Perhaps you’ve already read of Michael Porter’s newest article and strategic insight. It’s likely to be one of the most profound ideas in business for the years ahead. (See Harvard Business Review, January-February 2011.)
Porter, often with his colleague Mark Kramer, has led the thinking on ideas such as industrial structure and competitive analysis, value chain sources of competitive advantage, industry clusters for economic development, strategic philanthropy, and now “Creating Shared Value.” I want to describe the idea a bit, but, moreover, assert that this is how family firms around the world have long naturally thought.
“Creating Shared Value” attempts to bridge the contradiction of firms seeking increased share value from maximizing their economic efficiency and firms sharing their profits via corporate social responsibility in order to do good to their other stakeholders as well as their shareholders.

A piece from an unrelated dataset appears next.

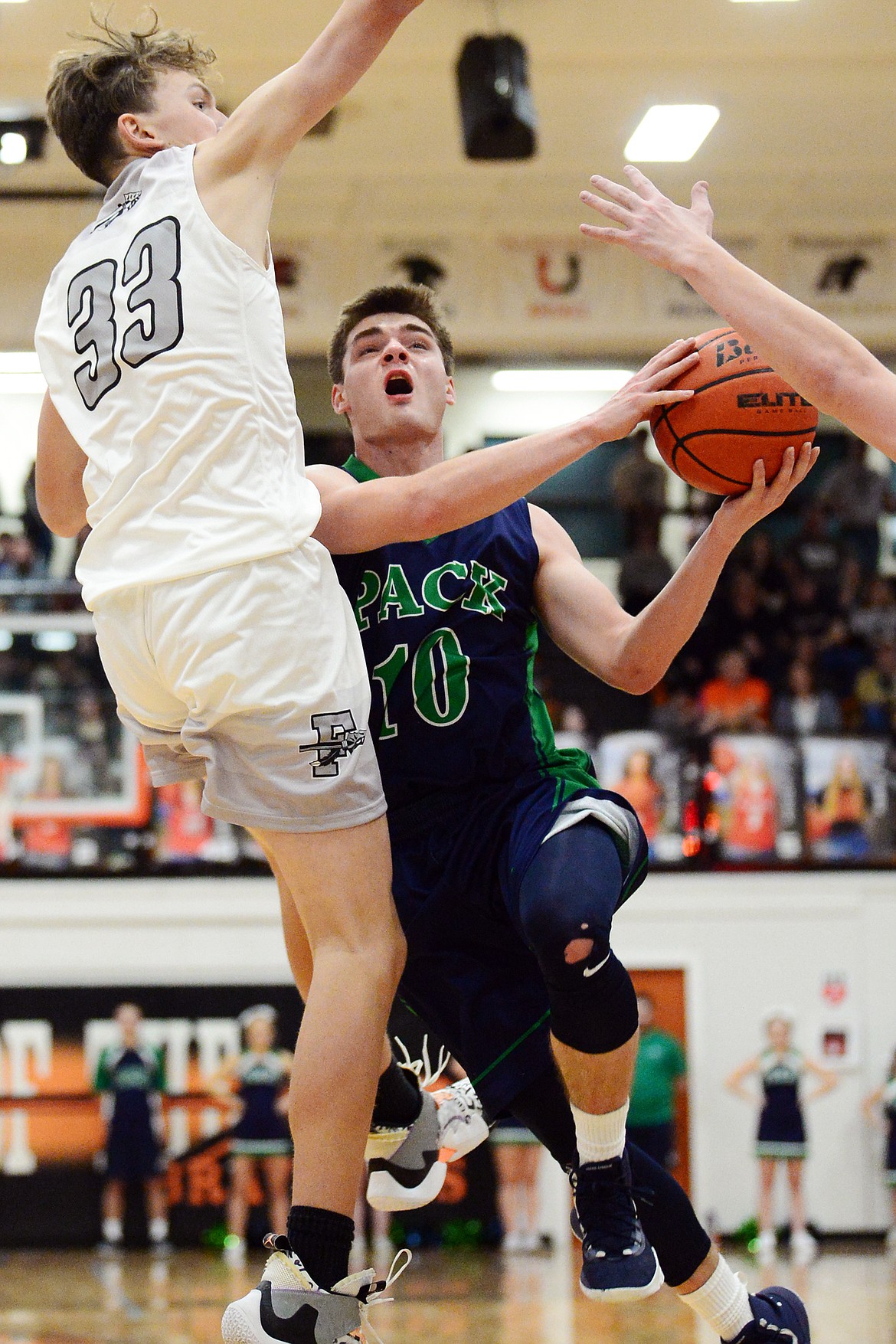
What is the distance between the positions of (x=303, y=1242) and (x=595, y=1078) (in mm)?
700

Porter and Kramer argue that this is a false contradiction – in fact, that it’s usually seen as a contradiction has cost firms and society. They offer that more and more short run profit focus has driven this lose-lose contradiction. For example, in the pursuit of short-term profits firms have rushed to outsource as much as possible and to move production to cheap places all over the world. These moves, per Porter and Kramer, have been bad both for firms’ profits and for society.
“Creating Shared Value” proposes that shareholders and society find win-win solutions when firms imagine that their products and services can even better enhance the lives or effectiveness of customers. The same when firms enhance their profits and society’s benefit with wise and innovative use of resources (i.e., energy, packaging, water, etc.) – not charitably as a cost to the business, but creatively as a cost reduction to the business. They also urge the win-win benefits of more focus on locals where they do business so that the firm’s business success is good for the community and the community’s other strengths improve the global competitiveness of the firms in the community.

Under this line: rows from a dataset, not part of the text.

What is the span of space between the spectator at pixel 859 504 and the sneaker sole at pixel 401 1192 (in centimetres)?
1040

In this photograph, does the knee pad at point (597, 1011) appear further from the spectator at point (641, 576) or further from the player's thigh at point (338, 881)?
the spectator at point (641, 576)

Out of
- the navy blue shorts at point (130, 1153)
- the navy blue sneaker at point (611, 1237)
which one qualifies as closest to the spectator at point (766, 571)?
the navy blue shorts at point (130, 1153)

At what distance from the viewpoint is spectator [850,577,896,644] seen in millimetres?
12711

My point in attempting to summarize the “Creating Shared Value” concept is to highlight that such thinking has long been common to successful family businesses for several reasons:
- Family firms, for the most part, haven’t been swept up in the ideology of short-term thinking.
- Family firms have readily seen the link between where they do business and how they do business as where they do business is home and where they want their families to contribute and to benefit.

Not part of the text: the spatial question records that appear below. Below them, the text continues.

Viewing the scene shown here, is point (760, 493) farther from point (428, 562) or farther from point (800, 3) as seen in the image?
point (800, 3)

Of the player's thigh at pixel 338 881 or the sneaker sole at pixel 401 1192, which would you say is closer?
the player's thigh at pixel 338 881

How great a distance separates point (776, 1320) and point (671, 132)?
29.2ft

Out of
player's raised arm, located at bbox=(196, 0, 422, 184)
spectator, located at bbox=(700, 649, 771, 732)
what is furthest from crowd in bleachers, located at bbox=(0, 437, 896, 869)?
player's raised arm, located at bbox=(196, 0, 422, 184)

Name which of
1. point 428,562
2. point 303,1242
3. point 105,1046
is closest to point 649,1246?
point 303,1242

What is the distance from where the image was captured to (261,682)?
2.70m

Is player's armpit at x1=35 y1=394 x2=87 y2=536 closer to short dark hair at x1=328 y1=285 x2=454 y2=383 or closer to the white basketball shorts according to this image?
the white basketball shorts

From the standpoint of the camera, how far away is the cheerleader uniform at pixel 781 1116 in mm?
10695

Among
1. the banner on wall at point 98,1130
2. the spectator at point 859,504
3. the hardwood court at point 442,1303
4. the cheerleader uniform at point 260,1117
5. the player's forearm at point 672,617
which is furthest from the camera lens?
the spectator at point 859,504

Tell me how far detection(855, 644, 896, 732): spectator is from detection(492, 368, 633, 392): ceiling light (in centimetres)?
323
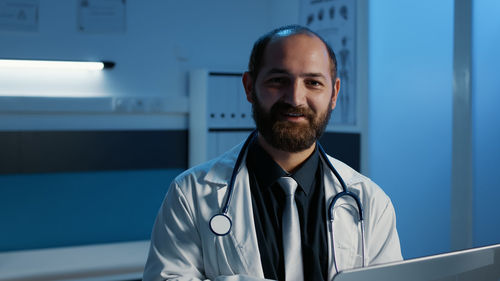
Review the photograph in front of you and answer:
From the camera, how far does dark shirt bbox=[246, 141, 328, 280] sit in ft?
3.86

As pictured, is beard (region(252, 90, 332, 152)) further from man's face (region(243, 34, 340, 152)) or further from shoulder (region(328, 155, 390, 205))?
shoulder (region(328, 155, 390, 205))

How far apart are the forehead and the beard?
90mm

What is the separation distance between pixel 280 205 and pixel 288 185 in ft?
0.18

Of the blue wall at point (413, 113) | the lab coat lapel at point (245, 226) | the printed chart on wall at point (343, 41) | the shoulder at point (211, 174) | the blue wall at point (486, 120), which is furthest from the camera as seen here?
the printed chart on wall at point (343, 41)

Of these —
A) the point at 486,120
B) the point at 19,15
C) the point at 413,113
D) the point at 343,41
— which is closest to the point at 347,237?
the point at 486,120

- Family firms often embrace vertical integration – not outsourcing – as a competitive advantage. They have long seen suppliers and customers as extensions of their family; they value the reliability and the collaboration of their value chain partners. And these partners are very often from the same locale – further strengthening the win-win insight of the home, community cluster. (For example, think of the long lived northern Italian fashion and industrial firms such as Ferragamo and Beretta and the education and technology centers surrounding many of Germany’s Middlestand companies.)
- When family firms do move production or distribution elsewhere in the world they take their values with them. They see their dispersed locations more as extensions of their home culture rather than as impersonal cost or selling centers.
- Most importantly, family firms don’t as likely fall into the win-lose thinking that fundamental contradictions bring. One of Porter and Kramer’s most powerful contributions of the “Creating Share Value” idea is that companies (and society) needed to see economic efficiency and social progress as a contradiction. Instead their concept synthesis the paradox of shareholder value and stakeholder value. Family firms, we believe, have an inherent capacity to think that way. They live with and cherish paradoxes (for example, Cargill and WL Gore & Associates). After all, that’s natural for them: they have lived the family welfare and business welfare paradox all their lives.